#### [Written request]
Print the data below word for word, leaving out the pictures.

#### [Data section]
--------------------------------

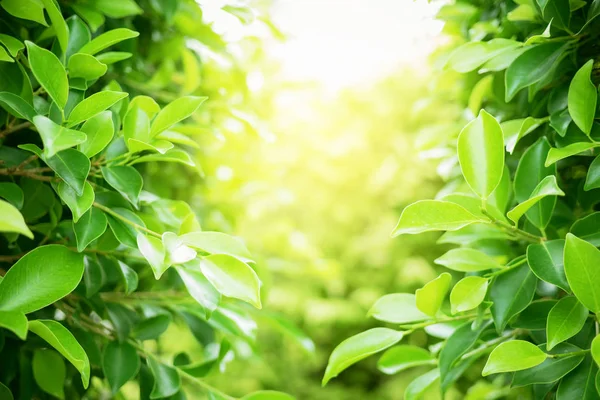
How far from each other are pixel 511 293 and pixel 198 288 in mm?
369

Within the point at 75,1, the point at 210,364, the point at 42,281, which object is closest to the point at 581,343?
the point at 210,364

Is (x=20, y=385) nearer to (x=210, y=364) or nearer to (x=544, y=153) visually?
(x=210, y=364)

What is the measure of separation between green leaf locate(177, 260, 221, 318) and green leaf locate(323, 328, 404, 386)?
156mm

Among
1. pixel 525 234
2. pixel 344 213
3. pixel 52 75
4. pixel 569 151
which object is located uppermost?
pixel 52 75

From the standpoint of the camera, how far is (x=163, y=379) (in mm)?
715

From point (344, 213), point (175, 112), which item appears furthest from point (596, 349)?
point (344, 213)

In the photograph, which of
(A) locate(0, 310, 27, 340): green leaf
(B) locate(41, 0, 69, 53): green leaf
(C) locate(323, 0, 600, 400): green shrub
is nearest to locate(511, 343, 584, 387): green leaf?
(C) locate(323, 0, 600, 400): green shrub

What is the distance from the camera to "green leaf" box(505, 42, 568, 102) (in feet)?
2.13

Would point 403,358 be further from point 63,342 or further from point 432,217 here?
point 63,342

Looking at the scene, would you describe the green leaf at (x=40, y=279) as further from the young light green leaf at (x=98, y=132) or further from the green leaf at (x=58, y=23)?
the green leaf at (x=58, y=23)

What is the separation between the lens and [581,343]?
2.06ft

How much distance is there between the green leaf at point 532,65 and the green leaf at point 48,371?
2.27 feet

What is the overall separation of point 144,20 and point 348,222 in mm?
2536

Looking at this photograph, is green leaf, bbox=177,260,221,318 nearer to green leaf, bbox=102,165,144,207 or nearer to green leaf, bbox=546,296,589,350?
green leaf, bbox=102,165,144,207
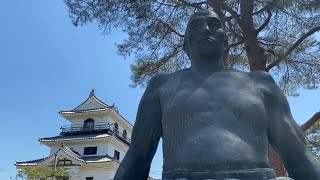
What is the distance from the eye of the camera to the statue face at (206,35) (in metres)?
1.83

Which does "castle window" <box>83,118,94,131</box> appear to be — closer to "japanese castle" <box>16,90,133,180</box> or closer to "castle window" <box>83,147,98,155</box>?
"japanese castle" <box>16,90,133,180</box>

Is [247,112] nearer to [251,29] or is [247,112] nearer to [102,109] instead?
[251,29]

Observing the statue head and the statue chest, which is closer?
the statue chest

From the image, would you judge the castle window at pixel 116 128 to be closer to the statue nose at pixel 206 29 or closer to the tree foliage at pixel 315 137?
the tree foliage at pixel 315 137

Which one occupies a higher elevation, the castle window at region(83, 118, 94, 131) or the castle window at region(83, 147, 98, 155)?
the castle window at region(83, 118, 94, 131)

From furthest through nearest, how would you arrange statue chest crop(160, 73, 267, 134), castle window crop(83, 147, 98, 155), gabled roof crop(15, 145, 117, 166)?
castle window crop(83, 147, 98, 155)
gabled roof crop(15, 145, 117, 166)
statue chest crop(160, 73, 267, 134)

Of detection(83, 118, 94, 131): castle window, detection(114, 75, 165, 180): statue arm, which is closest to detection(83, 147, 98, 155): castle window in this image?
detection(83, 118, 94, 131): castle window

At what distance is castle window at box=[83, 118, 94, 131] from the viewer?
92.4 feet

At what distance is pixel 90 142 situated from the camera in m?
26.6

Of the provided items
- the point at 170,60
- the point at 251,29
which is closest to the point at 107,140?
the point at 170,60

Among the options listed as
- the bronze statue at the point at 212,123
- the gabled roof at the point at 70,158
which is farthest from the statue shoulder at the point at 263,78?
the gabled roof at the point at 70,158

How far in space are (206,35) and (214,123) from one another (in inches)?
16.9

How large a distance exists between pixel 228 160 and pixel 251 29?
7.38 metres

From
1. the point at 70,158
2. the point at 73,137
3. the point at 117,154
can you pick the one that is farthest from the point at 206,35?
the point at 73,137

--------------------------------

#### [Exercise output]
How far from each other are pixel 511 293 and pixel 198 288 in mm?
369

Within the point at 75,1, the point at 210,364, the point at 42,281, which object is closest to the point at 581,343?
the point at 210,364

Is (x=20, y=385) nearer to (x=210, y=364) or nearer to (x=544, y=153) visually?
(x=210, y=364)

What is the measure of separation between green leaf locate(177, 260, 221, 318) and green leaf locate(323, 328, 404, 386)?
156mm

Among
1. pixel 525 234
2. pixel 344 213
3. pixel 52 75
4. pixel 569 151
which object is located uppermost?
pixel 52 75

From the standpoint of the camera, how far is (x=163, y=379) (in mm)?
715

From point (344, 213), point (175, 112), which item appears furthest from point (596, 349)?
point (344, 213)

In the photograph, which of
(A) locate(0, 310, 27, 340): green leaf
(B) locate(41, 0, 69, 53): green leaf
(C) locate(323, 0, 600, 400): green shrub
is nearest to locate(511, 343, 584, 387): green leaf?
(C) locate(323, 0, 600, 400): green shrub

What is the distance from the camera to "green leaf" box(505, 42, 568, 102) (in feet)?
2.13

Would point 403,358 be further from point 63,342 or further from point 432,217 here?
point 63,342

Looking at the scene, would you describe the green leaf at (x=40, y=279) as further from the young light green leaf at (x=98, y=132) or further from the green leaf at (x=58, y=23)?
the green leaf at (x=58, y=23)

What is the separation between the lens and [581,343]?
2.06ft

How much distance is there between the green leaf at point 532,65 and the green leaf at point 48,371?
2.27 feet

What is the overall separation of point 144,20 and point 348,222 in mm?
2536

Looking at this photograph, is green leaf, bbox=177,260,221,318 nearer to green leaf, bbox=102,165,144,207 or nearer to green leaf, bbox=546,296,589,350?
green leaf, bbox=102,165,144,207
What is the distance from the eye of the camera to the statue face at (206,35) (in metres)?
1.83

Which does "castle window" <box>83,118,94,131</box> appear to be — closer to "japanese castle" <box>16,90,133,180</box> or closer to "castle window" <box>83,147,98,155</box>?
"japanese castle" <box>16,90,133,180</box>

Is [247,112] nearer to [251,29] or is [247,112] nearer to [102,109] instead?
[251,29]

Observing the statue head and the statue chest, which is closer?
the statue chest

From the image, would you judge the castle window at pixel 116 128 to be closer to the statue nose at pixel 206 29 or closer to the tree foliage at pixel 315 137?
the tree foliage at pixel 315 137

Which one occupies a higher elevation, the castle window at region(83, 118, 94, 131) or the castle window at region(83, 147, 98, 155)?
the castle window at region(83, 118, 94, 131)

From furthest through nearest, how would you arrange statue chest crop(160, 73, 267, 134), castle window crop(83, 147, 98, 155), gabled roof crop(15, 145, 117, 166)?
castle window crop(83, 147, 98, 155)
gabled roof crop(15, 145, 117, 166)
statue chest crop(160, 73, 267, 134)

Of detection(83, 118, 94, 131): castle window, detection(114, 75, 165, 180): statue arm, which is closest to detection(83, 147, 98, 155): castle window in this image?
detection(83, 118, 94, 131): castle window

At what distance is castle window at box=[83, 118, 94, 131] from the viewer?
92.4 feet

At what distance is pixel 90 142 situated from the camera in m?
26.6

Of the provided items
- the point at 170,60
- the point at 251,29
which is closest to the point at 107,140?
the point at 170,60

Among the options listed as
- the bronze statue at the point at 212,123
- the gabled roof at the point at 70,158
which is farthest from the statue shoulder at the point at 263,78?
the gabled roof at the point at 70,158

How far in space are (206,35) and (214,123) from one another (in inches)?
16.9

How large a distance exists between pixel 228 160 and pixel 251 29?
7.38 metres

From
1. the point at 70,158
2. the point at 73,137
3. the point at 117,154
can you pick the one that is farthest from the point at 206,35?
the point at 73,137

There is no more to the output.